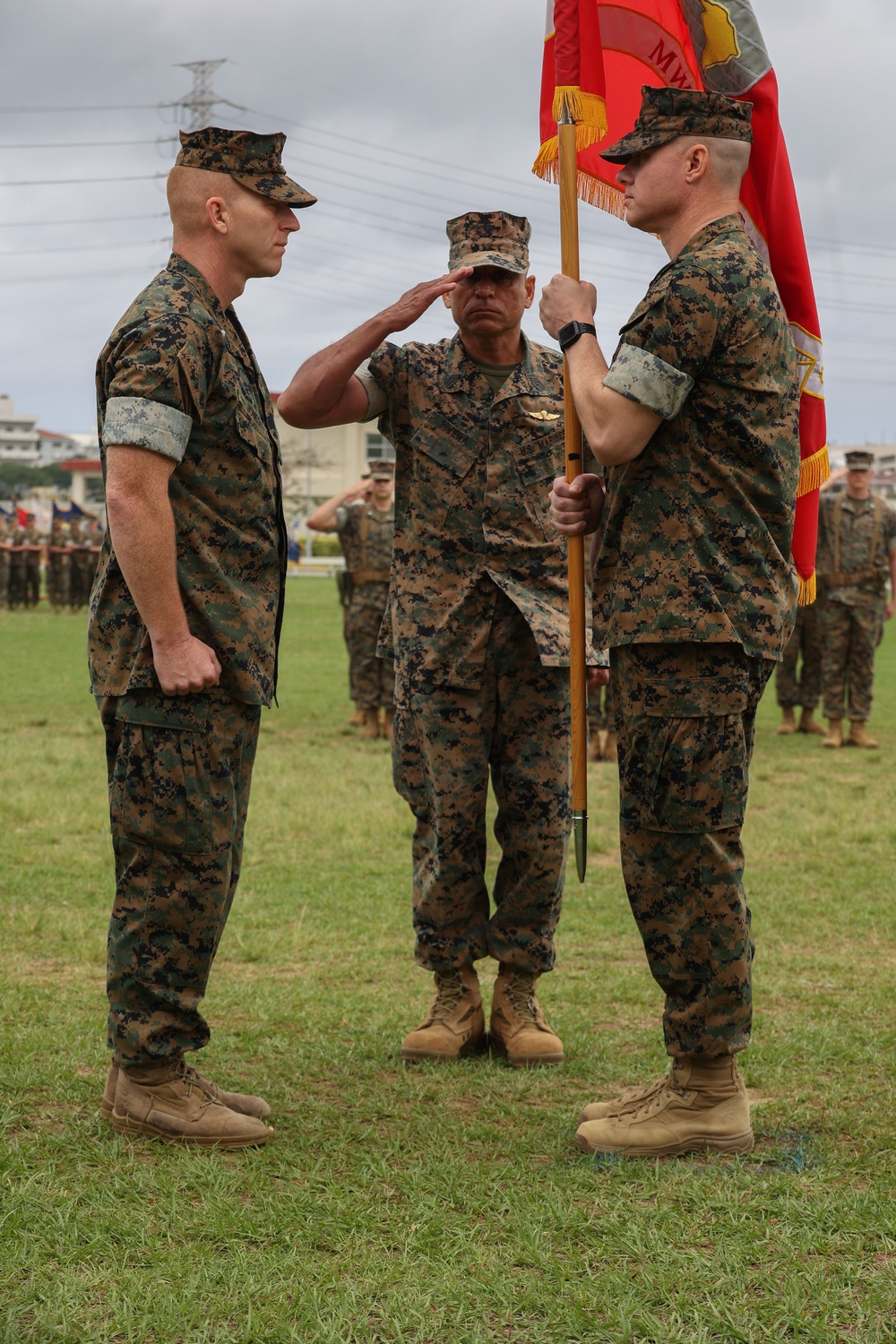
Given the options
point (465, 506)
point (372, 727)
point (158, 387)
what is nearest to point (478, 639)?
point (465, 506)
+ + + + +
The task
Quote the text of every entry above line for line without any change, and leave out the pictures.

Task output
Given the options
point (465, 506)
point (372, 727)
point (158, 387)
what is nearest to point (478, 639)?
point (465, 506)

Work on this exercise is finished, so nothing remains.